The book sits flat and face down on the desk
I can only sit and stare at it contemptuously
Because it told me what I was, what I really
Was, away from the people and locked in my room.

"I can only sit and stare at it contemptuously."
"Stare at what?" She cried, startled and sad but I
Was away from the people and locked in my room.
I heard her outside my door, begging me to come out

Stare at what? She'd cried, startled and sad but I
Didn't bother to explain to someone that should have known.
I heard her outside my door, begging me to come out.
My eyelids felt heavy, I wanted to shut them to the world, so I

Didn't bother to explain to someone that should have known
I was not a little girl anymore.
My eyelids felt heavy, I wanted to shut them to the world,
But she was still crying and knocking at the door.

I was not a little girl anymore
My body has not shrunk away in fear
But she was still crying and knocking at the door.
A little voice whispered to me in the lone of my company.

My body has not shrunk away in fear
It had opened up more and more
A little voice whispered to me in the lone of my company,
'Give me your hand...'

It had opened up more and more
I was crying alone on my bed, small and foolish
'Give me your hand...'
The voice came again.

I was crying alone on my bed, small and foolish
Distraught and alone, I listened to
The voice that came again.
At night, it came.
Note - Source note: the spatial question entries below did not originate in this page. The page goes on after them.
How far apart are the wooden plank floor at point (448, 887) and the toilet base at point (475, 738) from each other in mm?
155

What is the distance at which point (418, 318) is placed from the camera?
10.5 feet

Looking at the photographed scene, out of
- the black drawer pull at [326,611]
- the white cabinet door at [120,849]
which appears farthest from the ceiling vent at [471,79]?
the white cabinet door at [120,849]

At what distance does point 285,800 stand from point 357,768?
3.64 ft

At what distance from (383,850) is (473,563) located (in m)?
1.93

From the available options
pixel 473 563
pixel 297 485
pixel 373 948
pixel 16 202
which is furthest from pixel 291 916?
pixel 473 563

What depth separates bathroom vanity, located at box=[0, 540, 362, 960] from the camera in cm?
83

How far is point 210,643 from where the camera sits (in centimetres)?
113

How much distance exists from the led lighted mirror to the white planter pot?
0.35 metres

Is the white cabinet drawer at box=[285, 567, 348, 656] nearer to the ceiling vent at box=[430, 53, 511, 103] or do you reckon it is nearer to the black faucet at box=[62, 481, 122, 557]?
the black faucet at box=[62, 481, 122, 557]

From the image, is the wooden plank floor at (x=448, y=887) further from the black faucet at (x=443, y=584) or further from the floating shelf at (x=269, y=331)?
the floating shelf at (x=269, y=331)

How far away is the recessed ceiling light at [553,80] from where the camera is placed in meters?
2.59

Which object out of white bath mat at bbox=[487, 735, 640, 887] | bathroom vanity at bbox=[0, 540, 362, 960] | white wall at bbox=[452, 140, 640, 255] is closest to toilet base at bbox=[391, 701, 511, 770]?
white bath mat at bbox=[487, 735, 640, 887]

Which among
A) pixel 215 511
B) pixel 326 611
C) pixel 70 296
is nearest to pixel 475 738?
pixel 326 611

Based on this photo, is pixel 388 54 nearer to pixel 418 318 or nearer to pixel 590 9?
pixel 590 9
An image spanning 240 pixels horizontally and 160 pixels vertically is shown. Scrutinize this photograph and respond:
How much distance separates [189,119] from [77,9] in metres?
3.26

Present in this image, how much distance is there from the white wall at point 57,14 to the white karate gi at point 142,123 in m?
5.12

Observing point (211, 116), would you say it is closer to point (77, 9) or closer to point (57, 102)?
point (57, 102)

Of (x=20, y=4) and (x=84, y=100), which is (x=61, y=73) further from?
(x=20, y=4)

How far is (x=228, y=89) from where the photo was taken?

Always at night.

Distraught and alone, I listened to
The sound of the day as it ended.
At night, it came. Always at night,
And I began to despise it.

The sound of the day as it ended
Should have been cheerful but I looked at the book and it was then
That I began to despise it.
"Tell me how can I change?" I hissed through my teeth.

Should have been cheerful but I looked at the book and it was then
That it told me what I was, what I really-
"Tell me how I can change!" I hissed through my teeth.
The book sits flat and face down on the desk.